== What is needed ==
Rename "Code Mass Metric" to "Code Weight Metric" throughout the passage on scoring code, starting at "We need some" and ending at "the code is.", and write out that stretch with the change made.

START Page excerpt

In fact, this is also an issue for newcomers to TDD. Once again, Uncle Bob has an answer: “As the tests get more specific, the code gets more generic.”

Although this is a good heuristic, and perhaps intuitive enough for human programmers, such a rule is difficult to implement in an automated tool. How can an algorithm analyse a piece of code to determine if it is generic or specific?

We need some sort of computable metric.

Micah Martin has suggested the Absolute Priority Premise as a way of scoring code (video part 1 and part 2). In particular, he describes a Code Mass Metric (CMM) which assigns scores to all the parts of a piece of code such as if statements, variable assignments and so on. Summing them up gives an indication of how “massive” the code is.

In essence, the CMM says some statements, like recursive function calls, are “more massive” than other statements, such as using a constant. Intuitively this favours simple code over complex code. Crucially, however, a summation of “simple” code such as our pathological accumulation of if statements, would be more massive than a single, moderately massive statement that returns a scalar, and the latter would therefore be considered better.

END Page excerpt
START Data shown

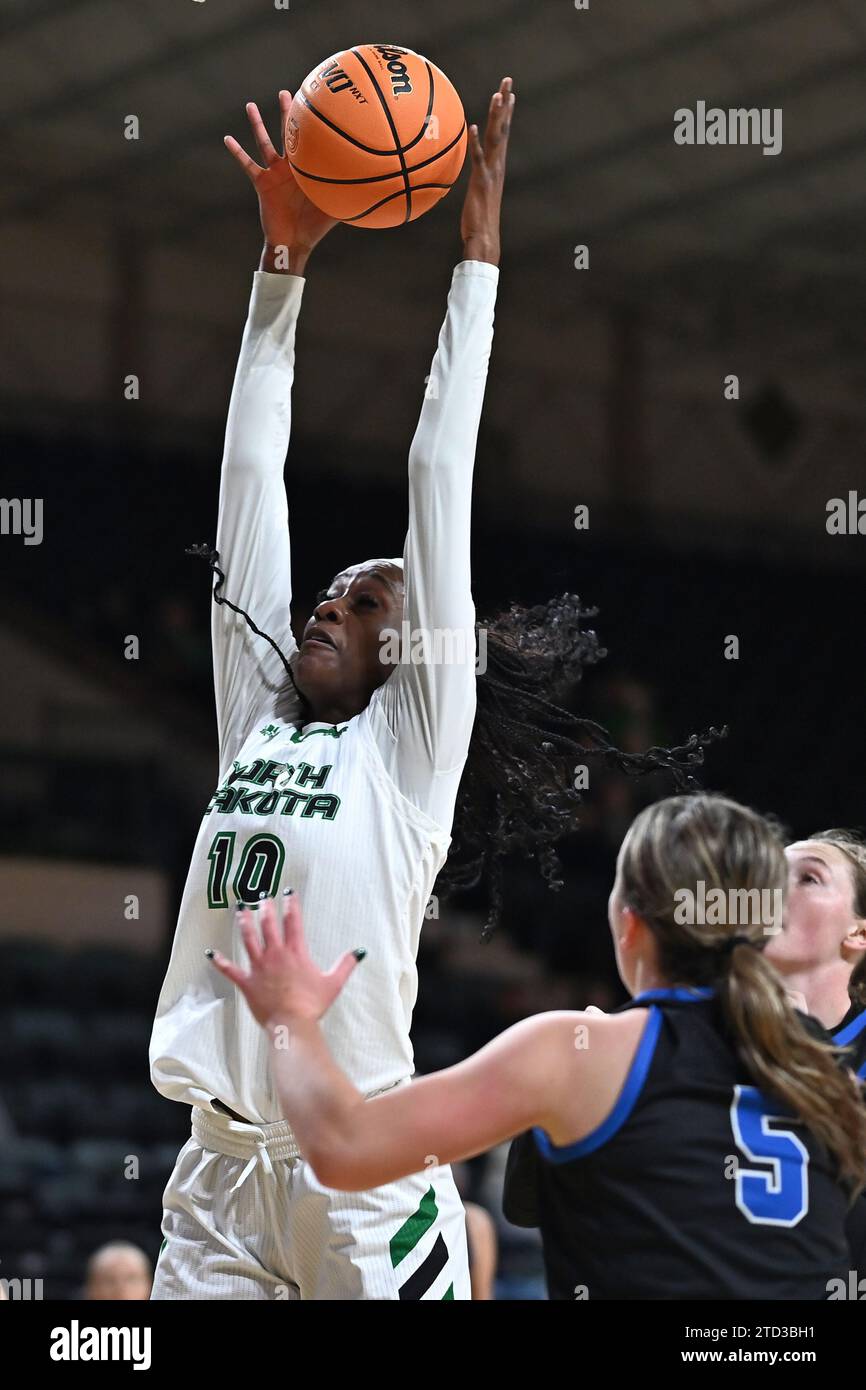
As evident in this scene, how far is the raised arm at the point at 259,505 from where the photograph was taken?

END Data shown

== Task result ==
We need some sort of computable metric.

Micah Martin has suggested the Absolute Priority Premise as a way of scoring code (video part 1 and part 2). In particular, he describes a Code Weight Metric (CMM) which assigns scores to all the parts of a piece of code such as if statements, variable assignments and so on. Summing them up gives an indication of how “massive” the code is.